Reputation: 63
I have a code that runs many iterations and only if a condition is met, the result of the iteration is saved. This is naturally expressed as a while loop. I am attempting to make the code run in parallel, since each realisation is independent. So I have this:
while(nit<avit){
#pragma omp parallel shared(nit,avit)
{
//do some stuff
if(condition){
#pragma omp critical
{
nit++;
\\save results
}
}
}//implicit barrier here
}
and this works fine... but there is a barrier after each realization, which means that if the stuff I am doing inside the parallel block takes longer in one iteration than the others, all my threads are waiting for it to finish, instead of continuing with the next iteration.
Is there a way to avoid this barrier so that the threads keep working? I am averaging thousands of iterations, so a few more don't hurt (in case the nit
variable has not been incremented in already running threads)...
I have tried to turn this into a parallel for, but the automatic increment in the for loop makes the nit
variable go wild. This is my attempt:
#pragma omp parallel shared(nit,avit)
{
#pragma omp for
for(nit=0;nit<avit;nit++){
//do some stuff
if(condition){
\\save results
} else {
#pragma omp critical
{
nit--;
}
}
}
}
and it keeps working and going around the for loop, as expected, but my nit
variable takes unpredictable values... as one could expect from the increase and decrease of it by different threads at different times.

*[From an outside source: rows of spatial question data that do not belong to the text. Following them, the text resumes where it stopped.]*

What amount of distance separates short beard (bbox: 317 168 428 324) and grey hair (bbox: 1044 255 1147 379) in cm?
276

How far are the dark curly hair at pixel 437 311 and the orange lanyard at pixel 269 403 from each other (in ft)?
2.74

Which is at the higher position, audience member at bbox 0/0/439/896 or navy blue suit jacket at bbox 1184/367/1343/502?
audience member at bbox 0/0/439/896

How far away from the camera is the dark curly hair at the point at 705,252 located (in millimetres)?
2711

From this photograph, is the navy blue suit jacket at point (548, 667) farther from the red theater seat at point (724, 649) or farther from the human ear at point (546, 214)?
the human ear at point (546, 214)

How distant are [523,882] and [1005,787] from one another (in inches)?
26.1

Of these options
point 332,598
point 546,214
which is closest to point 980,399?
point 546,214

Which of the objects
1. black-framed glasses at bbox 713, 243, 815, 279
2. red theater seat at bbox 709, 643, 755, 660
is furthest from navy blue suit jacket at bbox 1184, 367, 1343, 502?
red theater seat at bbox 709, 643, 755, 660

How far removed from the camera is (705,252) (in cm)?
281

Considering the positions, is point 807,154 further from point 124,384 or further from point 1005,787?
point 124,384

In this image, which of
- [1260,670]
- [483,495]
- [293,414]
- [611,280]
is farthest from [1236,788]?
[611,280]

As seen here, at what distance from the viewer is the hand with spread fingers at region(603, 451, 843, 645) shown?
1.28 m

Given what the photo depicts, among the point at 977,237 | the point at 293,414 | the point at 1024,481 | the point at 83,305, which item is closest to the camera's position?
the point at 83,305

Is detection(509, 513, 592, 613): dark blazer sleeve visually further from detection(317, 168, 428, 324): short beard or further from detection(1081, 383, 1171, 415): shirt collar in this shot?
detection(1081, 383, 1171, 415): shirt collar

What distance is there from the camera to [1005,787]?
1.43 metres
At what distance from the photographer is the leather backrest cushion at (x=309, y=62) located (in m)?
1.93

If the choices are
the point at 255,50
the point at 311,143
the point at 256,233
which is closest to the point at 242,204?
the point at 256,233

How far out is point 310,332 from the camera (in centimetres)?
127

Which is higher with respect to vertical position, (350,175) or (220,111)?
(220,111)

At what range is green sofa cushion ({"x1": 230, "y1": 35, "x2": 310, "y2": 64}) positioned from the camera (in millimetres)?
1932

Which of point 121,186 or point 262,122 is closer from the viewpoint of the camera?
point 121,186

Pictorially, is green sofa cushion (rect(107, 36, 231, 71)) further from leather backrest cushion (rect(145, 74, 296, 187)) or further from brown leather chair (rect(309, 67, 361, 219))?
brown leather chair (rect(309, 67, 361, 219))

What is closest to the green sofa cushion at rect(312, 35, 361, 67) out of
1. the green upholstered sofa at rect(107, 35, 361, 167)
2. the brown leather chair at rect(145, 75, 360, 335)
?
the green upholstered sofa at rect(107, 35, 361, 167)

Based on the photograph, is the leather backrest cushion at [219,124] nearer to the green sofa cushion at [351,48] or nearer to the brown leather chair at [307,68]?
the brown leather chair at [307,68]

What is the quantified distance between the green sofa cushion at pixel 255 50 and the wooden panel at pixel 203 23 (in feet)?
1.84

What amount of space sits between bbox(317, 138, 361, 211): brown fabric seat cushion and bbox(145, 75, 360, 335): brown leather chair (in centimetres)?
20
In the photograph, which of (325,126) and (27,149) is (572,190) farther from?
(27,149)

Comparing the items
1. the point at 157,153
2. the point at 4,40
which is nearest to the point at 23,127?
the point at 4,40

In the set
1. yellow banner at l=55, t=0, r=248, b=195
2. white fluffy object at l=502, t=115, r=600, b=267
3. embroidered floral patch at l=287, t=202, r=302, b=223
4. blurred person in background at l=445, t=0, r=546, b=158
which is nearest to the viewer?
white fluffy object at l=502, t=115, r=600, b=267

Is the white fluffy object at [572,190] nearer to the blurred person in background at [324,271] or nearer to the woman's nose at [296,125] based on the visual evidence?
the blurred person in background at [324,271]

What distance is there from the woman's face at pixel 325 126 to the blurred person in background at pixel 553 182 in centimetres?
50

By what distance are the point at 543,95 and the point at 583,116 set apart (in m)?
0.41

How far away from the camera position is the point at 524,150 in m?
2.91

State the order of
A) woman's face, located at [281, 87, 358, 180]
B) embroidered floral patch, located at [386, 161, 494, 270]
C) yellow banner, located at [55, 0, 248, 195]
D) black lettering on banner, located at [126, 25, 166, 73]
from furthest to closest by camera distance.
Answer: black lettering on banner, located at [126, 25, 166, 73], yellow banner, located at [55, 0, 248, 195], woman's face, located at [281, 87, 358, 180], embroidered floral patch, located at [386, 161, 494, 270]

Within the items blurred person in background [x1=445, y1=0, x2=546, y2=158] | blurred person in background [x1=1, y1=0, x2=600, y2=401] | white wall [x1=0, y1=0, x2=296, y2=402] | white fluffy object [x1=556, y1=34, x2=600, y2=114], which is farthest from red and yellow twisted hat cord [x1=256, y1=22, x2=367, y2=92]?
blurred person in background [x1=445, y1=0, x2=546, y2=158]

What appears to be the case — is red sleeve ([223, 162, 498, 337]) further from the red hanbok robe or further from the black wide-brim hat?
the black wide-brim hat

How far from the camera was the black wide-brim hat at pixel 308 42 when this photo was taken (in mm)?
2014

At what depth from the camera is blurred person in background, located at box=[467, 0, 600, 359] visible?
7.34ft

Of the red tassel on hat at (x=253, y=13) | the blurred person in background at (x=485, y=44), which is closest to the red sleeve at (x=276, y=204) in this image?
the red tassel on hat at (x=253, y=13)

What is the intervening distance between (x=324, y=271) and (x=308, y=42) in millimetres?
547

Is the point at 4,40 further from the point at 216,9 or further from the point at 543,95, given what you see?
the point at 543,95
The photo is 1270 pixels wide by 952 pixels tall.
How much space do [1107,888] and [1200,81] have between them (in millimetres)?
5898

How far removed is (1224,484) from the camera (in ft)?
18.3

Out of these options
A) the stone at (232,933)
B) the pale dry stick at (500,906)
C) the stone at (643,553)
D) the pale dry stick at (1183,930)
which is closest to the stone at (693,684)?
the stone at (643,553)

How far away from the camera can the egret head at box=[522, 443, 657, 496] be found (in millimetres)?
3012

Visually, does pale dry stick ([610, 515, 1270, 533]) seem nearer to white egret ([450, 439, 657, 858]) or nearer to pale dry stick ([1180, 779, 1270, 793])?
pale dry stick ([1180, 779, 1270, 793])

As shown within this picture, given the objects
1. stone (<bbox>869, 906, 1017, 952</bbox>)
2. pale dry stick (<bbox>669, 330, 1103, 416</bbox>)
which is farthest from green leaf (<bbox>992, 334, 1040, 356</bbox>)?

I have also tried leaving the increment in the for loop blank, but it doesn't compile, or trying to trick my code to have no increment in the for loop, like
...
incr=0;
for(nit=0;nit<avit;nit+=incr)
...
but then my code crashes...
Any ideas?
Thanks
Edit: Here's a working minimal example of the code on a while loop:
#include <random>
#include <vector>
#include <iostream>
#include <time.h>
#include <omp.h>
#include <stdlib.h>
#include <unistd.h>
using namespace std;
int main(){
int nit,dit,avit=100,t,j,tmax=100,jmax=10;
vector<double> Res(10),avRes(10);
nit=0; dit=0;
while(nit<avit){
#pragma omp parallel shared(tmax,nit,jmax,avRes,avit,dit) private(t,j) firstprivate(Res)
{
srand(int(time(NULL)) ^ omp_get_thread_num());
t=0; j=0;
while(t<tmax&&j<jmax){
Res[j]=rand() % 10;
t+=Res[j];
if(omp_get_thread_num()==5){
usleep(100000);
}
j++;
}
if(t<tmax){
#pragma omp critical
{
nit++;
for(j=0;j<jmax;j++){
avRes[j]+=Res[j];
}
for(j=0;j<jmax;j++){
cout<<avRes[j]/nit<<"\t";
}
cout<<" \t nit="<<nit<<"\t thread: "<<omp_get_thread_num();
cout<<endl;
}
} else{
#pragma omp critical
{
dit++;
cout<<"Discarded: "<<dit<<"\r"<<flush;
}
}
}
}
return 0;
}
I added the usleep
part to simulate one thread taking longer than the others. If you run the program, all threads have to wait for thread 5 to finish, and then they start the next run. what I am trying to do is precisely to avoid such wait, i.e. I'd like the other threads to pick the next iteration without waiting for 5 to finish.
Upvotes: 5
Views: 16938
Reputation: 22670
You can basically follow the same concept as for this question, with a slight variation to ensure that avRes
is not written to in parallel:
int nit = 0;
#pragma omp parallel
while(1) {
int local_nit;
#pragma omp atomic read
local_nit = nit;
if (local_nit >= avit) {
break;
}
[...]
if (...) {
#pragma omp critical
{
#pragma omp atomic capture
local_nit = ++nit;
for(j=0;j<jmax;j++){
avRes[j] += Res[j];
}
for(j=0;j<jmax;j++){
// technically you could also use `nit` directly since
// now `nit` is only modified within this critical section
cout<<avRes[j]/local_nit<<"\t";
}
}
} else {
#pragma omp atomic update
dit++;
}
}
It also works with critical regions, but atomics are more efficient.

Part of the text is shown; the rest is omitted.